§ **Required work**: A faithful copy is required of the lines from the top of the entries through the line that contains "common name: domestic cow", both included, with no pictures.

(Stored data)
++++++++++

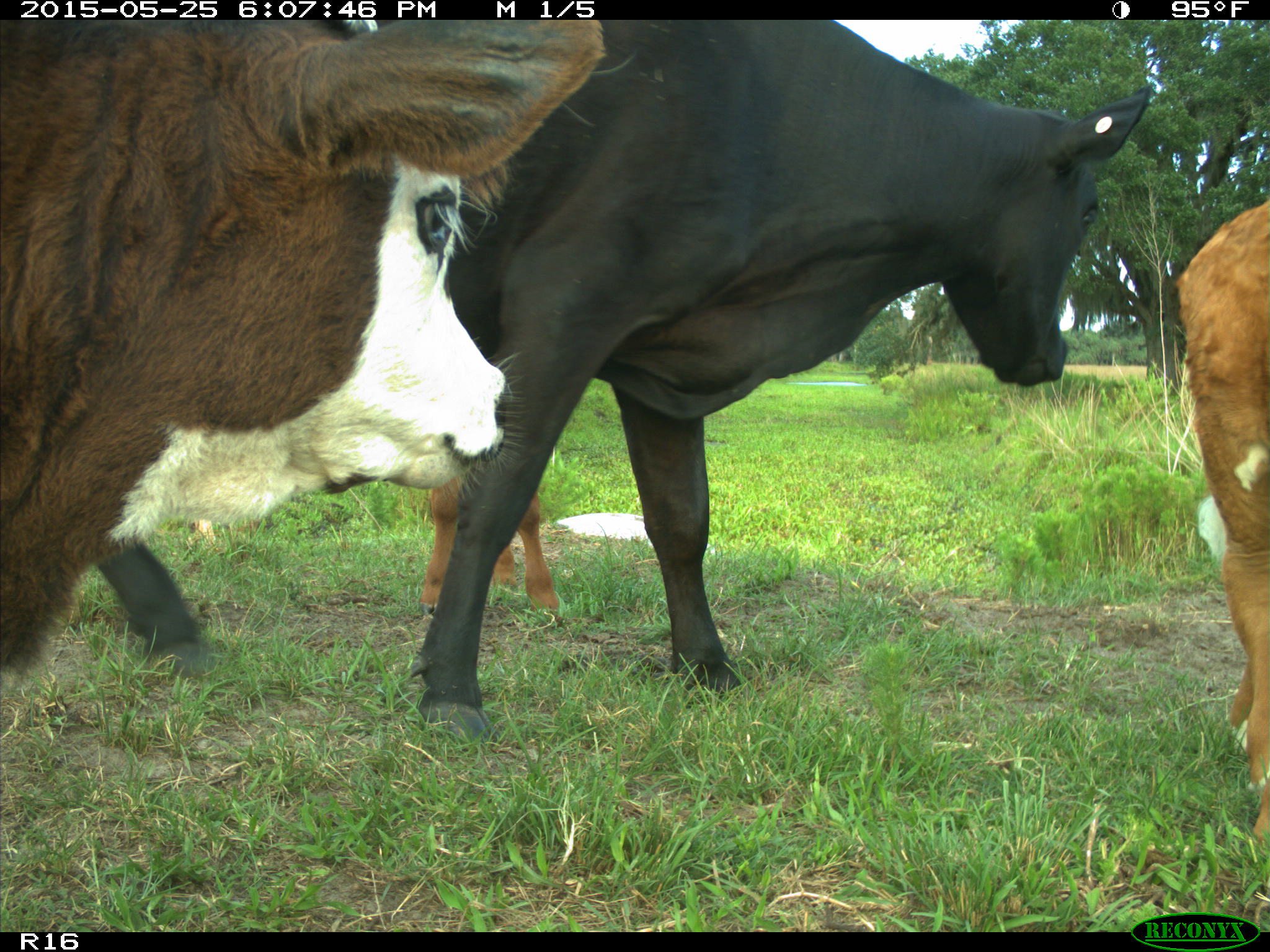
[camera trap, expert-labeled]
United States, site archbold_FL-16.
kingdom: Animalia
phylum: Chordata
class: Mammalia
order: Artiodactyla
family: Bovidae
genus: Bos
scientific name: Bos taurus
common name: domestic cow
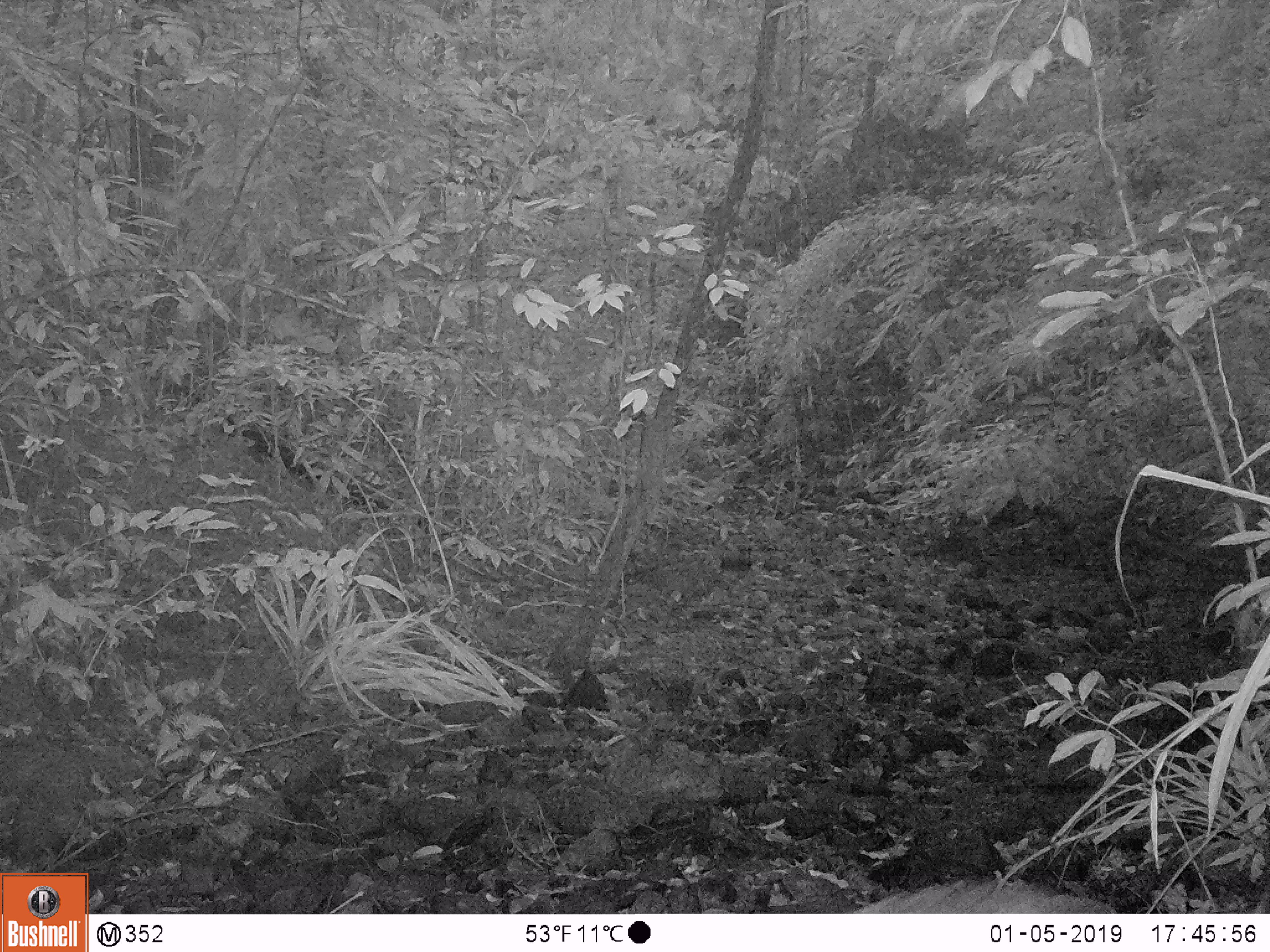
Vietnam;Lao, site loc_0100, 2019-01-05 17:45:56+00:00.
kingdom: Animalia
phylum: Chordata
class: Mammalia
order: Artiodactyla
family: Suidae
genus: Sus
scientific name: Sus scrofa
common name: eurasian wild pig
Eurasian wild pig (Sus scrofa). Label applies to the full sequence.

++++++++++

§ **Written response**:
[camera trap, expert-labeled]
United States, site archbold_FL-16.
kingdom: Animalia
phylum: Chordata
class: Mammalia
order: Artiodactyla
family: Bovidae
genus: Bos
scientific name: Bos taurus
common name: domestic cow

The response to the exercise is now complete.